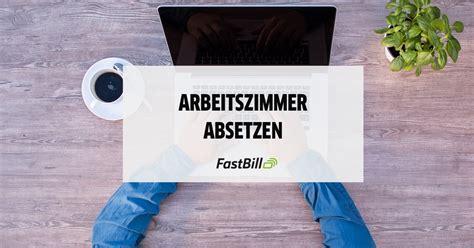Arbeitszimmer Der Steuer Absetzen by Arbeitszimmer Absetzen Fastbill Lexikon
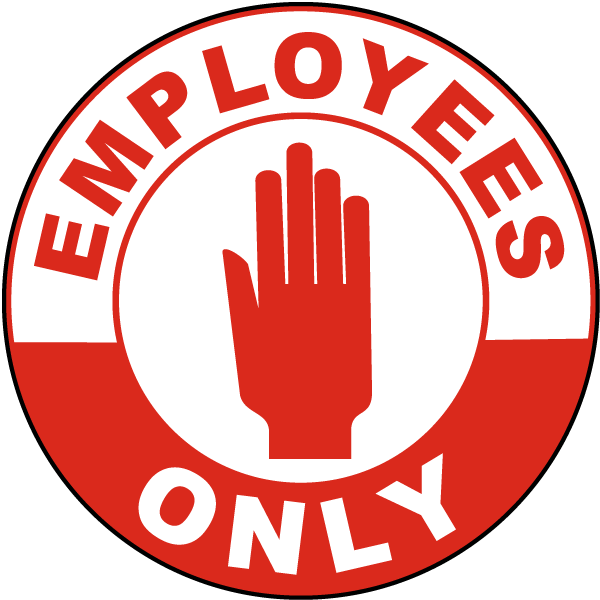 Employees Only Floor Sign
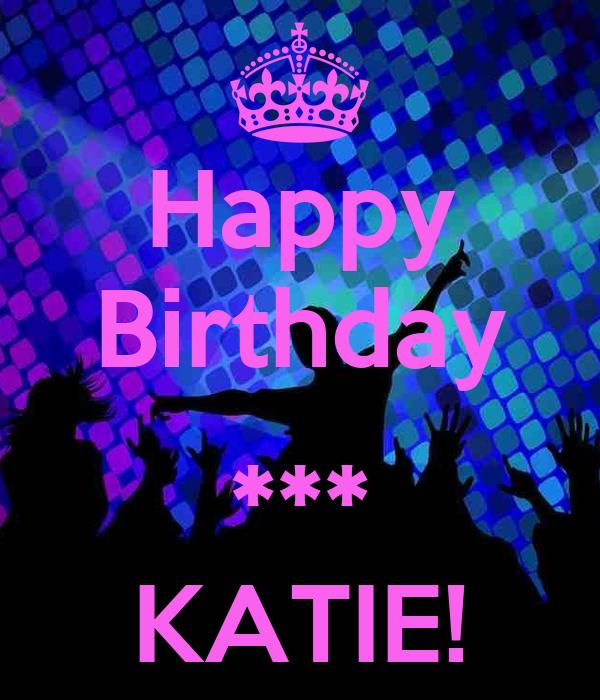 Happy Birthday *** KATIE! Poster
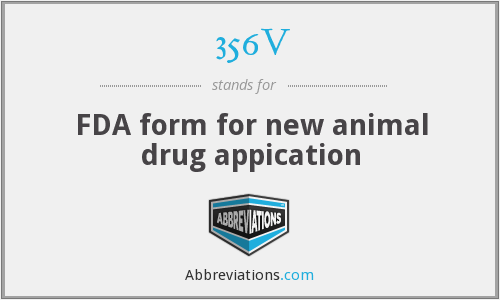 356V - FDA form for new animal drug appication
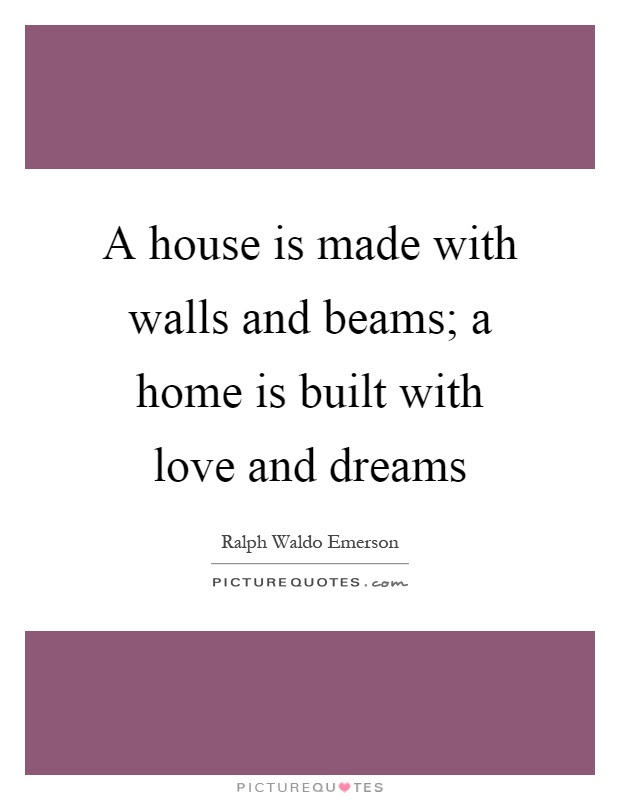 A House Is Made With Walls And Beams A Home Is Built With Love Picture Quotes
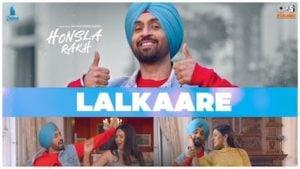 Lalkaare Lyrics in English – Honsla Rakh   Diljit Dosanjh
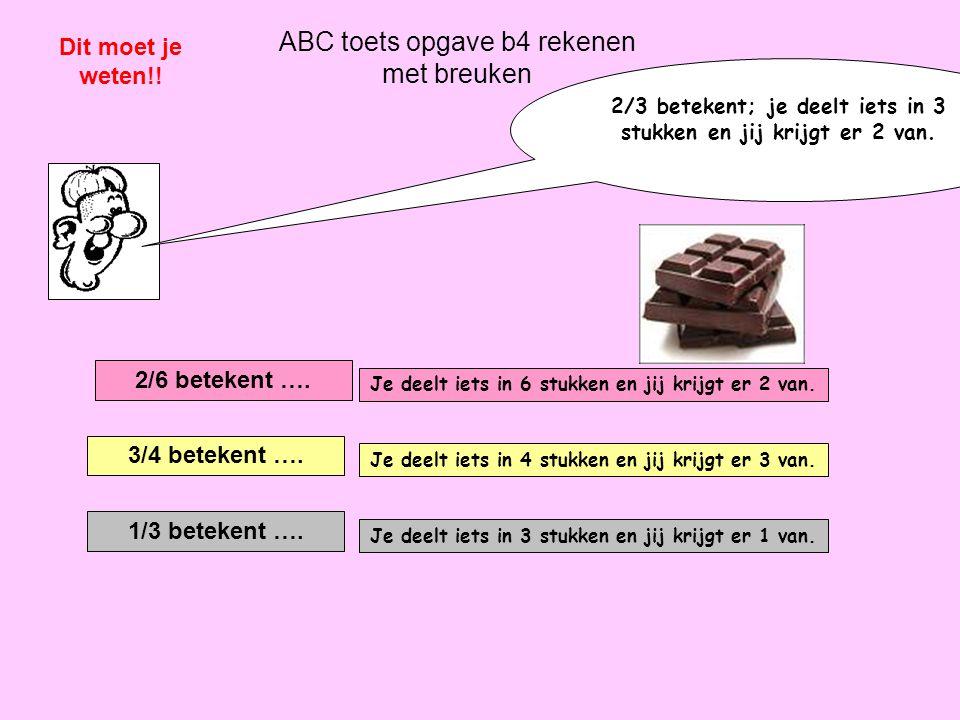 ABC toets opgave b4 rekenen met breuken Dit moet je weten!! 2/6 betekent …. Je deelt iets in 6 stukken en jij krijgt er 2 van. 3/4 betekent …. Je deel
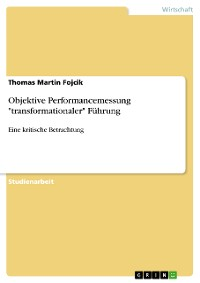 "Cover Objektive Performancemessung ""transformationaler"" Führung"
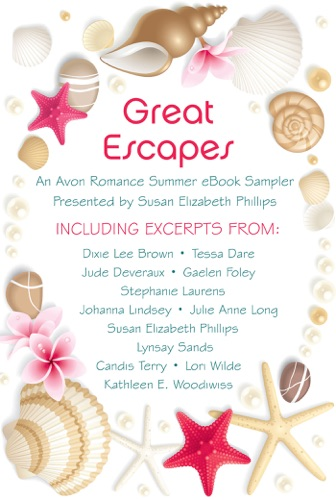 Dixie Lee Brown, Tessa Dare, Gaelen Foley, Stephanie Laurens, Julie Anne Long, Lynsay Sands, Candis Terry, Lori Wilde, Jude Deveraux, Johanna Lindsey, Susan Elizabeth Phillips & Kathleen E. Woodiwiss - Great Escapes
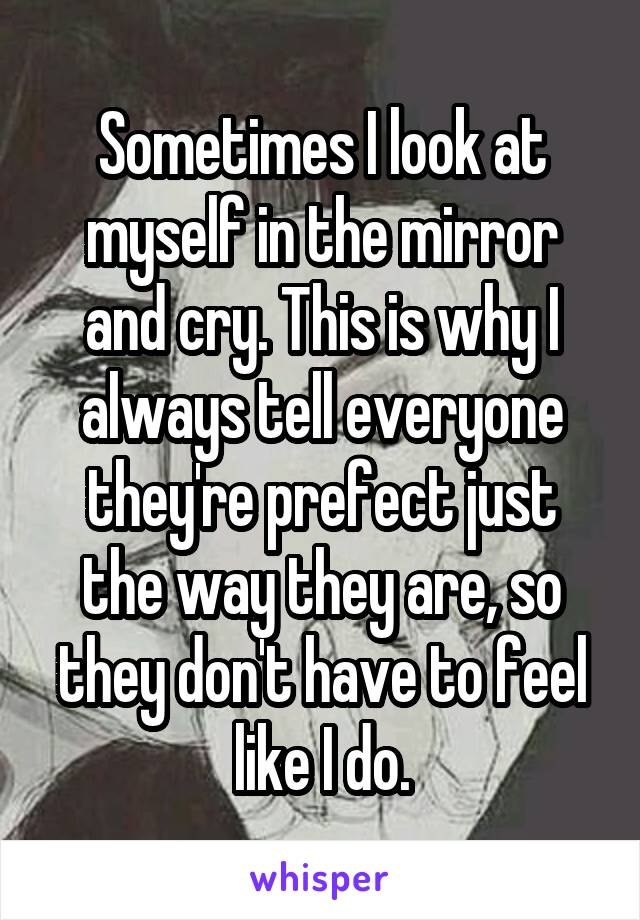 Sometimes I look at myself in the mirror and cry. This is why I always tell everyone they're prefect just the way they are, so they don't have to feel like I do.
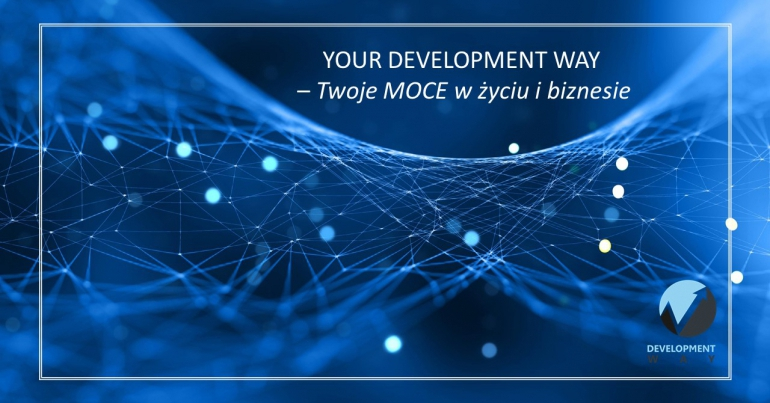 Your Development Way - Twoje Super-Moce w życiu i w biznesie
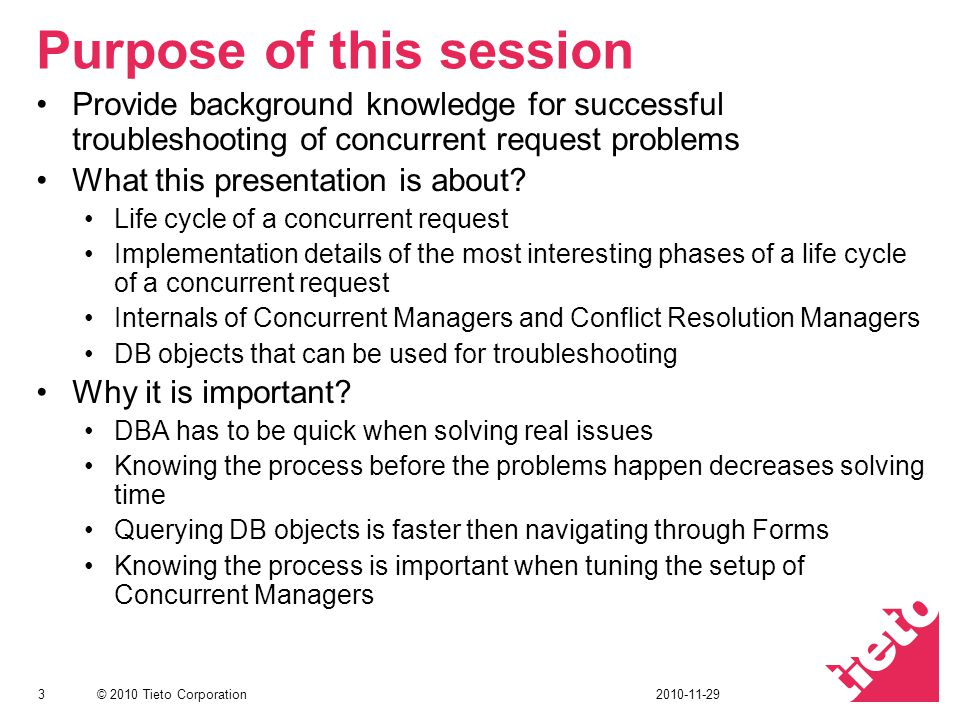 © 2010 Tieto Corporation Purpose of this session Provide background knowledge for successful troubleshooting of concurrent request problems What this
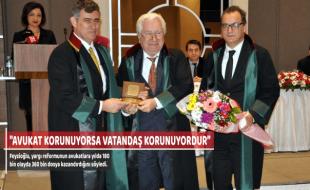 """""""AVUKAT KORUNUYORSA VATANDAŞ KORUNUYORDUR"""""""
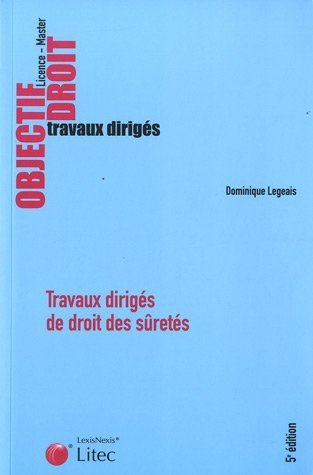 Travaux dirigés de droit des sûretés de Dominique Legeais (2011) Broché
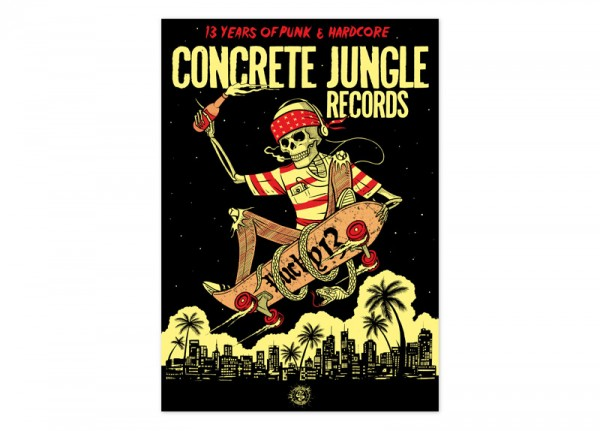 CONCRETE JUNGLE RECORDS - 13 Years Anniversary Ltd. Silkscreen Poster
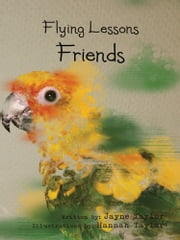 Flying Lessons - Friends ebook by Hannah Taylor, Jayne Taylor
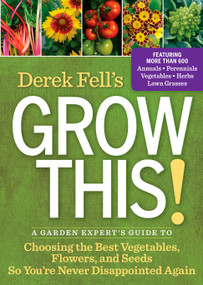 Derek Fell's Grow This! (A Garden Expert's Guide to Choosing the Best Vegetables, Flowers, and Seeds So You're Never Disappointed Again) by Derek Fell, 9781609618278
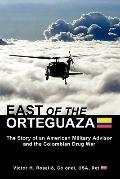 East of the Orteguaza : The Story of an American Military Advisor and the Colombian Drug War
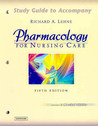 Study Guide to Accompany Pharmacology for Nursing Care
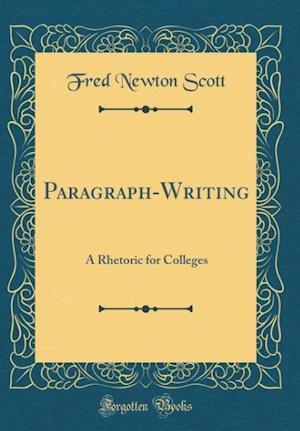 Bog, hardback Paragraph-Writing af Fred Newton Scott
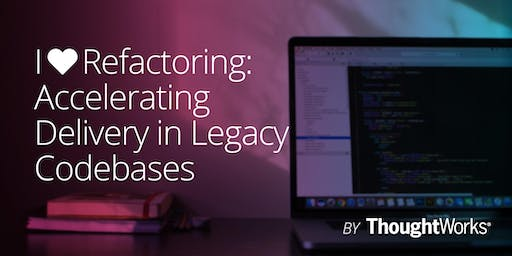 I ♥️ Refactoring: Accelerating Delivery in Legacy Codebases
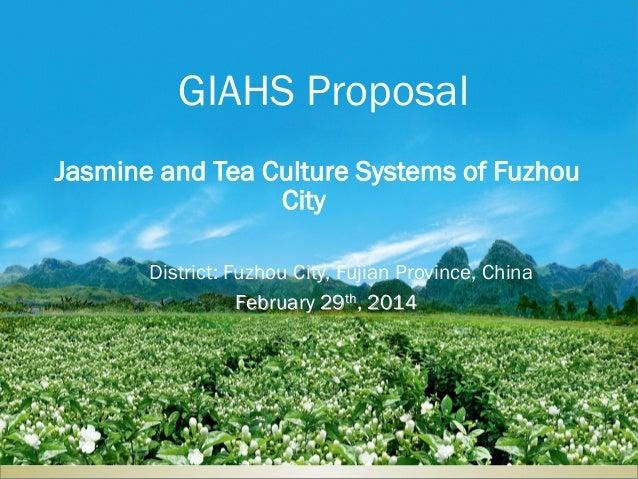 February 29th, 2014 District: Fuzhou City, Fujian Province, China GIAHS Proposal Jasmine and Tea Culture Systems of Fuzhou...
***
WORK REQUIRED:
Within the listing above, copy exactly the lines that start at the one with "A House Is Made" and continue through the one with "East of the". Omit pictures.

YOUR RESPONSE:
 A House Is Made With Walls And Beams A Home Is Built With Love Picture Quotes
 Lalkaare Lyrics in English – Honsla Rakh   Diljit Dosanjh
 ABC toets opgave b4 rekenen met breuken Dit moet je weten!! 2/6 betekent …. Je deelt iets in 6 stukken en jij krijgt er 2 van. 3/4 betekent …. Je deel
 "Cover Objektive Performancemessung ""transformationaler"" Führung"
 Dixie Lee Brown, Tessa Dare, Gaelen Foley, Stephanie Laurens, Julie Anne Long, Lynsay Sands, Candis Terry, Lori Wilde, Jude Deveraux, Johanna Lindsey, Susan Elizabeth Phillips & Kathleen E. Woodiwiss - Great Escapes
 Sometimes I look at myself in the mirror and cry. This is why I always tell everyone they're prefect just the way they are, so they don't have to feel like I do.
 Your Development Way - Twoje Super-Moce w życiu i w biznesie
 © 2010 Tieto Corporation Purpose of this session Provide background knowledge for successful troubleshooting of concurrent request problems What this
 """""""AVUKAT KORUNUYORSA VATANDAŞ KORUNUYORDUR"""""""
 Travaux dirigés de droit des sûretés de Dominique Legeais (2011) Broché
 CONCRETE JUNGLE RECORDS - 13 Years Anniversary Ltd. Silkscreen Poster
 Flying Lessons - Friends ebook by Hannah Taylor, Jayne Taylor
 Derek Fell's Grow This! (A Garden Expert's Guide to Choosing the Best Vegetables, Flowers, and Seeds So You're Never Disappointed Again) by Derek Fell, 9781609618278
 East of the Orteguaza : The Story of an American Military Advisor and the Colombian Drug War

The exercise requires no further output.